Il y a ces joies sommes toutes factices que notre monde contemporain entretient. Comme une caricature de la joie qui n’est autre qu’une incitation à une excitation permanente entretenue par une agitation somme tout très mondaine faite de smiles, de pouces levés, de stations de radio comme Rires et chansons, de plateaux télé ou d’émissions qui ne recherchent rien d’autre que les rires graveleux de la moquerie et de l’humiliation. Cette forme de joie, cette injonction à devoir être toujours joyeux, voudrait ne jamais voir la réalité en face et justement donne d’être totalement désemparé devant la réalité de la maladie, de la mort, de la peine.

Cette joie de vivre nous est comme plaquée comme un vernis qui craquèle avec le temps et ses aléas. Cette joie elle est extérieure à nous-mêmes, au-delà de nous et non pas au-dedans de nous. C’est l’expérience de conversion de notre Père Saint Augustin qu’il rapporte dans son ouvrage « les Confessions » :

Bien tard je t’ai aimée, ô beauté si ancienne et si nouvelle, bien tard je t’ai aimée ! Et voici que tu étais au-dedans, et moi au-dehors et c’est là que je te cherchais, et sur la grâce de ces choses que tu as faites, pauvre disgracié, je me ruais ! Tu étais avec moi et je n’étais pas avec toi ; elles me retenaient loin de toi, ces choses qui pourtant, si elles n’existaient pas en toi, n’existeraient pas ! Tu as appelé, tu as crié et tu as brisé ma surdité ; tu as brillé, tu as resplendi et tu as dissipé ma cécité ; tu as embaumé, j’ai respiré et haletant j’aspire à toi ; j’ai goûté, et j’ai faim et j’ai soif ; tu m’as touché, et je me suis enflammé pour ta paix.[1]

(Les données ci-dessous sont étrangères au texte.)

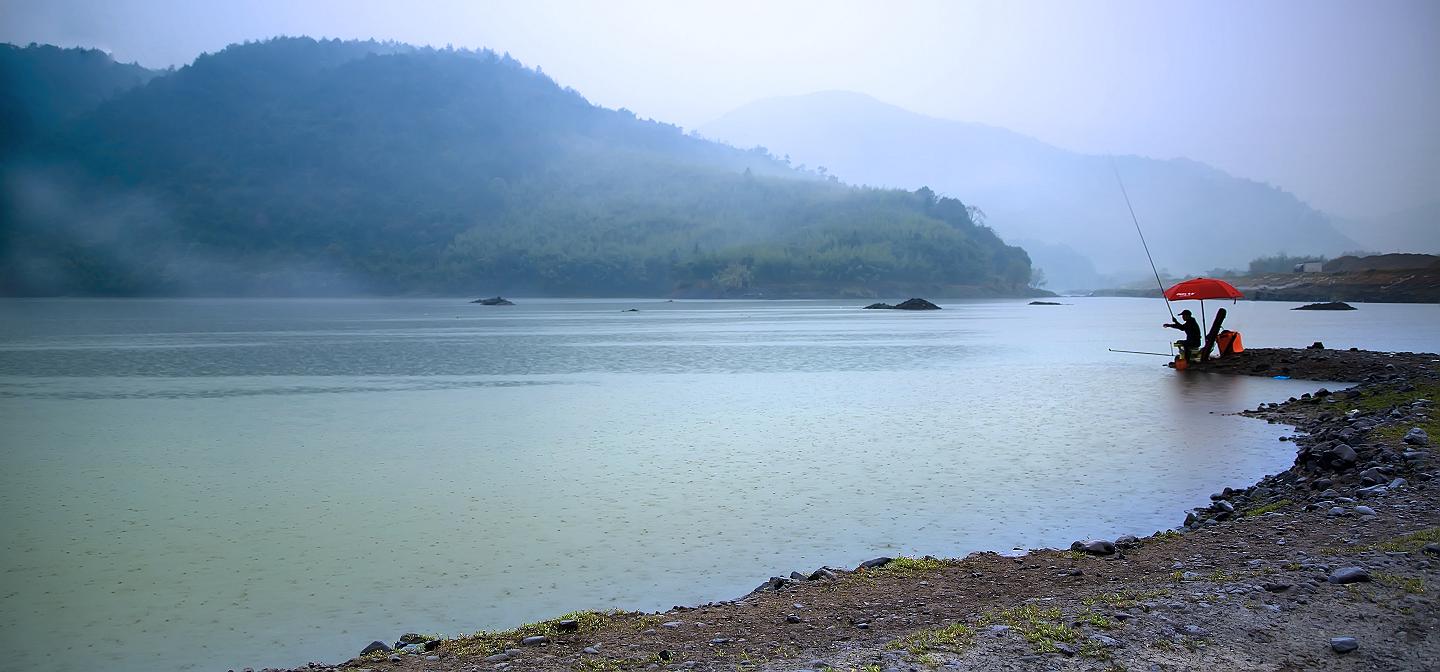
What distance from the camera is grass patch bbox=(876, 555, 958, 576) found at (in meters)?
7.36

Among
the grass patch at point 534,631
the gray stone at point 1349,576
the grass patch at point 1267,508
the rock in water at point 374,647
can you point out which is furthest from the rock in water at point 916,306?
the rock in water at point 374,647

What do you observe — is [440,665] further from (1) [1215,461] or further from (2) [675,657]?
(1) [1215,461]

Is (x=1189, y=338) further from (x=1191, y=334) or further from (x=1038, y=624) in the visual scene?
(x=1038, y=624)

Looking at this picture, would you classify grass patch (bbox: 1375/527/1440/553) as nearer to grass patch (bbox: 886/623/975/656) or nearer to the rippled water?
the rippled water

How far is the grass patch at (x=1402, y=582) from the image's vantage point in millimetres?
5859

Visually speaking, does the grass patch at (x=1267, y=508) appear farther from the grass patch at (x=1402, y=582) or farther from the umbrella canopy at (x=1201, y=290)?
the umbrella canopy at (x=1201, y=290)

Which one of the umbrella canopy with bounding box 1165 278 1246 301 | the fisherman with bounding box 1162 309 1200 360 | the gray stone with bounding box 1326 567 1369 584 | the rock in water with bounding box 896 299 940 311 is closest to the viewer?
the gray stone with bounding box 1326 567 1369 584

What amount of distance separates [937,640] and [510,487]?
7.46 meters

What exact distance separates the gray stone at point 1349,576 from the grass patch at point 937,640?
8.31 feet

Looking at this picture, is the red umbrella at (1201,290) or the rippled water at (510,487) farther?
the red umbrella at (1201,290)

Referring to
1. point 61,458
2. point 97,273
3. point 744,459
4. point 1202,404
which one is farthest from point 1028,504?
point 97,273

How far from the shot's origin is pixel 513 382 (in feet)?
85.9

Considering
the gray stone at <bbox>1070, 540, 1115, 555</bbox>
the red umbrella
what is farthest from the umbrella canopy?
the gray stone at <bbox>1070, 540, 1115, 555</bbox>

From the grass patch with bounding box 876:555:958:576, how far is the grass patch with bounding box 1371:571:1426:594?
9.14ft
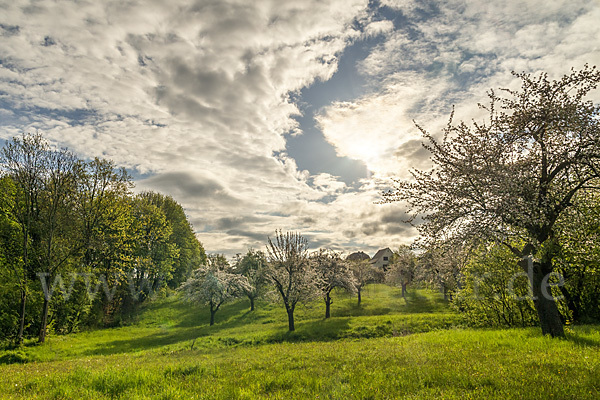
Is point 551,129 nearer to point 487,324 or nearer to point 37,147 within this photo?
point 487,324

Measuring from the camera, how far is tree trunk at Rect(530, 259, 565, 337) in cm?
1264

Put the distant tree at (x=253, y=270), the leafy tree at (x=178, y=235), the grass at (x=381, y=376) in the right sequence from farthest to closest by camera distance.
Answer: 1. the leafy tree at (x=178, y=235)
2. the distant tree at (x=253, y=270)
3. the grass at (x=381, y=376)

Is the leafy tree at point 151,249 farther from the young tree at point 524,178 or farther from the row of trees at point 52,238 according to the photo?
the young tree at point 524,178

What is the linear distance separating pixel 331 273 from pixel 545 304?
96.7 ft

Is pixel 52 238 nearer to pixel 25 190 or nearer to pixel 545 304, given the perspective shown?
pixel 25 190

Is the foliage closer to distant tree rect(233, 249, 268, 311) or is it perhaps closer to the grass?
the grass

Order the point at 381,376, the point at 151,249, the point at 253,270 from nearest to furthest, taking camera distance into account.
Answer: the point at 381,376
the point at 151,249
the point at 253,270

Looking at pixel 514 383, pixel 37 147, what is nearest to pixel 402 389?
pixel 514 383

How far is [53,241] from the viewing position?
89.1 ft

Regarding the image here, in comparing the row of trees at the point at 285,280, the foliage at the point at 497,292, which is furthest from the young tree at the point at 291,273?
the foliage at the point at 497,292

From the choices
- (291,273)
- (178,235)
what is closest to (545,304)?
(291,273)

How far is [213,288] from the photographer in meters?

Dans notre chemin d’avent frères et sœurs entrons dans cette joie qui vient de la vision d’un monde en devenir, d’un royaume qui chaque jour se construit, mais pas sans notre participation. Notre participation c’est notre foi en ce Dieu qui se fait homme à la crèche et qui œuvre au salut pour notre salut, même si cela échappe peut-être à nos yeux tout humain « car les aveugles retrouvent la vue ».

Acceptons d’entrer dans une croissance nouvelle, oui nous sommes certainement dans des épreuves chacun à notre niveau, comme l’Eglise, comme le monde, mais elles nous offrent d’entrer dans une vie nouvelle si nous choisissons de faire confiance, de cette confiance qui nous donne de croître au-delà de ce que nous pouvons, ou pourrions imaginer « Le plus petit dans le Royaume des cieux est plus grand que lui. ». La perspective du Royaume de Dieu nous fait progresser dans une confiance renouvelée.

Entrons dans cette croissance nouvelle. Nous sommes dans des épreuves qui nous font entrer dans une vie nouvelle. Les rencontres de Jésus nous sont données pour affronter demain. Eclairés par lui, tout devient possible. Cette confiance nous donne de croître au-delà de ce que nous pourrions imaginer. Nous sommes ce « plus petit » qui n’est plus seul. En lui, Jésus se donne et se reçoit sans cesse. Ainsi nous pouvons louer Dieu par tout ce qui advient. Vivons de cette petitesse en recevant ce qui nous est donné. Nous pourrons alors témoigner dans la nuit de la foi que Jésus est glorifié sans cesse par notre vie.

Demain matin quand on vous demandera comment ça va, ne répondez pas « ça va comme un lundi », mais « ça va comme un chrétien » joyeux porteur d’une espérance, germe de vie, anticipation du Royaume.

« Quelle joie de vous voir », frères et sœurs ! Fallait-il ce matin attendre quelqu’un d’autre, autre que celui qui va se donner dans l’hostie dans quelques instants et de communier à son corps.

« Quelle joie Seigneur de voir »

« Quelle joie Seigneur de te voir à l’œuvre dans nos vies »

« Quelle joie Seigneur de te voir en chacun de nous »

« Quelle joie Seigneur de te rendre présent à tous ».